• _The task_: Arrange every line of the records below as a numbered list, skipping blank lines. Leave the pictures out of your answer.

--- begin Available records ---

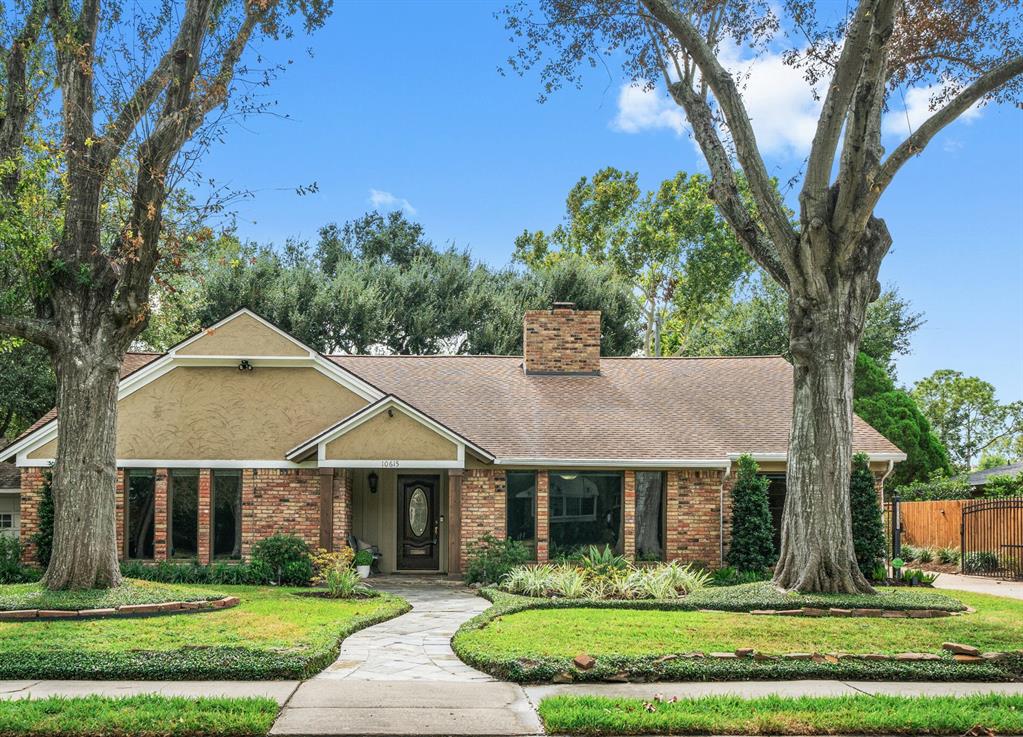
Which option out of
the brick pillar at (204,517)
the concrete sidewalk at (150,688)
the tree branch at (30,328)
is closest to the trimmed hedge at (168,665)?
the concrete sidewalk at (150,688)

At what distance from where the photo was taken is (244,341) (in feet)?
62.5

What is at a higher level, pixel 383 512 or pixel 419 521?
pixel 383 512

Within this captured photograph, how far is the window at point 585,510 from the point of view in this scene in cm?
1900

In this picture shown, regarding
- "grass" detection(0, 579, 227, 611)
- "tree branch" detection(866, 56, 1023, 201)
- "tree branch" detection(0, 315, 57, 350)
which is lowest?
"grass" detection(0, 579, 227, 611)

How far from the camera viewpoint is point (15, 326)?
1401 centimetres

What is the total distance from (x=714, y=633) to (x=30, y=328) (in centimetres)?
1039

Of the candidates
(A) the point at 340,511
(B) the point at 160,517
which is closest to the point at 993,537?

--- end Available records ---

• _Solution to the exercise_:
1. Which option out of
2. the brick pillar at (204,517)
3. the concrete sidewalk at (150,688)
4. the tree branch at (30,328)
5. is closest to the trimmed hedge at (168,665)?
6. the concrete sidewalk at (150,688)
7. At what distance from where the photo was taken is (244,341) (in feet)?
8. 62.5
9. What is at a higher level, pixel 383 512 or pixel 419 521?
10. pixel 383 512
11. Within this captured photograph, how far is the window at point 585,510 from the point of view in this scene in cm?
12. 1900
13. In this picture shown, regarding
14. - "grass" detection(0, 579, 227, 611)
15. - "tree branch" detection(866, 56, 1023, 201)
16. - "tree branch" detection(0, 315, 57, 350)
17. which is lowest?
18. "grass" detection(0, 579, 227, 611)
19. How far from the camera viewpoint is point (15, 326)?
20. 1401 centimetres
21. What is the total distance from (x=714, y=633) to (x=30, y=328) (in centimetres)?
22. 1039
23. Of the candidates
24. (A) the point at 340,511
25. (B) the point at 160,517
26. which is closest to the point at 993,537?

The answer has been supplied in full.